Warren Buffett: Dolar AS Sedang Menuju ke Neraka
Investor legendaris Amerika Serikat (AS) Warren Buffett memperingatkan dolar AS sedang menuju ke neraka akibat kebijakan fiskal pemerintah yang tidak terkendali. Dalam Konferensi Tingkat Tinggi (KTT) Pemegang Saham Tahunan Berkshire Hathaway ke-60, Minggu (4/5), miliarder berusia 94 tahun itu mengisyaratkan kemungkinan perusahaannya mengalihkan ke mata uang asing sebagai lindung nilai.

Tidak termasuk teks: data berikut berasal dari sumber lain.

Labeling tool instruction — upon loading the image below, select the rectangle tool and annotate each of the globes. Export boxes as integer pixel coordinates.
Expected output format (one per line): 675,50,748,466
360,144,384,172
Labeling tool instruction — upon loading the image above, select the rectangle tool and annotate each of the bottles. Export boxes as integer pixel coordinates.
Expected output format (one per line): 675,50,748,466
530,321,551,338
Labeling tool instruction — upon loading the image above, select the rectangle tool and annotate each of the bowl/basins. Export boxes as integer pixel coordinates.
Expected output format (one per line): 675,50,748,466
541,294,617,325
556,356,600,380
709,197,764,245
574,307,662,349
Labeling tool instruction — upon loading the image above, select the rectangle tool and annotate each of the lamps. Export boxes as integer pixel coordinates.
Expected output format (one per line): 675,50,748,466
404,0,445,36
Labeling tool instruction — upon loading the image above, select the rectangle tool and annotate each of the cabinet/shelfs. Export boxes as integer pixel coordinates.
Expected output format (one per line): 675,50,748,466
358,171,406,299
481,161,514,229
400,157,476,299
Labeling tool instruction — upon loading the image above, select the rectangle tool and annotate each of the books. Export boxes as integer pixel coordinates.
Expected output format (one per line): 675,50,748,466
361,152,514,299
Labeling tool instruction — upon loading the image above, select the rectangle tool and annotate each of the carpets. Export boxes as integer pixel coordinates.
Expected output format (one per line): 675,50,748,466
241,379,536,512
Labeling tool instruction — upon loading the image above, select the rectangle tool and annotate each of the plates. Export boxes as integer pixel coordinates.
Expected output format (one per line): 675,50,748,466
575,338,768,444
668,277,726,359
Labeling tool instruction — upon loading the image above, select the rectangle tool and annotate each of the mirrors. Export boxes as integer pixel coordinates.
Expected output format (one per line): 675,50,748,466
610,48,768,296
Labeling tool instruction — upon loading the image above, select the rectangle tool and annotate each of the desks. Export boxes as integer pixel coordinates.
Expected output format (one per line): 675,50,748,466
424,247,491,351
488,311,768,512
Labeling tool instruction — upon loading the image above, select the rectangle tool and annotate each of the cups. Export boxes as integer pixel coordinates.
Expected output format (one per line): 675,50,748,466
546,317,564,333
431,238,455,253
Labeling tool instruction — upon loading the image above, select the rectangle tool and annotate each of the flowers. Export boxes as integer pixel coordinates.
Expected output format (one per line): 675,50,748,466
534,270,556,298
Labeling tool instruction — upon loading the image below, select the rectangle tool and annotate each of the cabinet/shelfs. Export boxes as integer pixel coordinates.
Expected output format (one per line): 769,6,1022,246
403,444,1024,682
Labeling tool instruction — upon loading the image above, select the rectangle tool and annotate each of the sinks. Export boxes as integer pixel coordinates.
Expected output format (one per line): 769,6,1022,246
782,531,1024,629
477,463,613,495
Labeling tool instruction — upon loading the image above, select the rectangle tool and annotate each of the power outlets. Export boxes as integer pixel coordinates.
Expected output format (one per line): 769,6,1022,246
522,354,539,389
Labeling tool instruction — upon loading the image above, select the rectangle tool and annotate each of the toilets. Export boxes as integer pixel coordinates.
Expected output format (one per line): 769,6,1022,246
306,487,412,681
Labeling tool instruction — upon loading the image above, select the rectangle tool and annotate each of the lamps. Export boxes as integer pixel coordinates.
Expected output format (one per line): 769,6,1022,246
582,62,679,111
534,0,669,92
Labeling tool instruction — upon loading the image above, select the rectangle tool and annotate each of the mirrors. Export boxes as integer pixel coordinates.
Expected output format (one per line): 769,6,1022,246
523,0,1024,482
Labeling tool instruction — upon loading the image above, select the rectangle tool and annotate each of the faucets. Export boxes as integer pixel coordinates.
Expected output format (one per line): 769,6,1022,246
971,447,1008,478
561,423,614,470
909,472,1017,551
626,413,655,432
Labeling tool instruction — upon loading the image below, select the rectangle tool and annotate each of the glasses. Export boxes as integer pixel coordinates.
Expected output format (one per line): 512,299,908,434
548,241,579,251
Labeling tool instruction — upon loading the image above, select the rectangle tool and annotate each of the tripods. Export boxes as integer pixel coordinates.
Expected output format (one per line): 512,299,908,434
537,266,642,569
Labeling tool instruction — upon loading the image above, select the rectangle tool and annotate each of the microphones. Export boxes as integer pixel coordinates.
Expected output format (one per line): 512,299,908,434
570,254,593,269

Pernyataan Buffett ini muncul di tengah gelombang dedolarisasi yang digaungkan aliansi BRICS. "Kami tidak akan berinvestasi pada dolar AS yang sedang menuju neraka," ujar dia seperti dikutip dari Watcher Guru, Senin (5/5).
Buffett menekankan bahwa nilai mata uang bisa menjadi hal yang menakutkan jika pemerintah tidak bijak mengelola kebijakan fiskal. Ia menyoroti defisit anggaran AS yang terus membengkak dan utang nasional yang melambung sebagai ancaman serius terhadap stabilitas dolar.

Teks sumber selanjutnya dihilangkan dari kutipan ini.